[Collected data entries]

--- START ---

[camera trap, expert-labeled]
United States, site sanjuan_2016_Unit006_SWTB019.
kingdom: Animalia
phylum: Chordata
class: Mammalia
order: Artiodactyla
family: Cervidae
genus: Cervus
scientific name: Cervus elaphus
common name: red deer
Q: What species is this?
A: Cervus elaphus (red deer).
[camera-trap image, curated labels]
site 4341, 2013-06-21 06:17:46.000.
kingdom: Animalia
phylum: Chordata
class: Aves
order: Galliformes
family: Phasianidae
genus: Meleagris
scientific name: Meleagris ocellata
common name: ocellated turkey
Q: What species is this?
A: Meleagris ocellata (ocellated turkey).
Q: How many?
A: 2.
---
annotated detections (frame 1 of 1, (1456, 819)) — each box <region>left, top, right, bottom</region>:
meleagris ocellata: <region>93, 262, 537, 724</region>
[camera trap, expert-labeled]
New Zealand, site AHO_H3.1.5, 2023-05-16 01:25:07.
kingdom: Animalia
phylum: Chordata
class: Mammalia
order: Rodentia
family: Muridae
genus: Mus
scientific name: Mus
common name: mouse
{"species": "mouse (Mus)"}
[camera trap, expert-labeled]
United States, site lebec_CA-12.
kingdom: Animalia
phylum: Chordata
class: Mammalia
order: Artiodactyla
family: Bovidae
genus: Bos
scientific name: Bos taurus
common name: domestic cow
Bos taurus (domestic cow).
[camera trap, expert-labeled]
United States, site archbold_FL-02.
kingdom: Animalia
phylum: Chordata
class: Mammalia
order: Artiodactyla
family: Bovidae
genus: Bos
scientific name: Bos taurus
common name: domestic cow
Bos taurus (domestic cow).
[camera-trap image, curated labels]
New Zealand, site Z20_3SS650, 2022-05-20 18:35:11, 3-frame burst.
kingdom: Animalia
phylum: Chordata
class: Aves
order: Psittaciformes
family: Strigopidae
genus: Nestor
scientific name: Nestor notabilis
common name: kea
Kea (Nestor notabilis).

--- END ---

▶ **WORK TO BE COMPLETED**
In the entries above, find each line that has the word "States". Copy it.

▶ **RESULT OF THIS EXERCISE**
United States, site sanjuan_2016_Unit006_SWTB019.
United States, site lebec_CA-12.
United States, site archbold_FL-02.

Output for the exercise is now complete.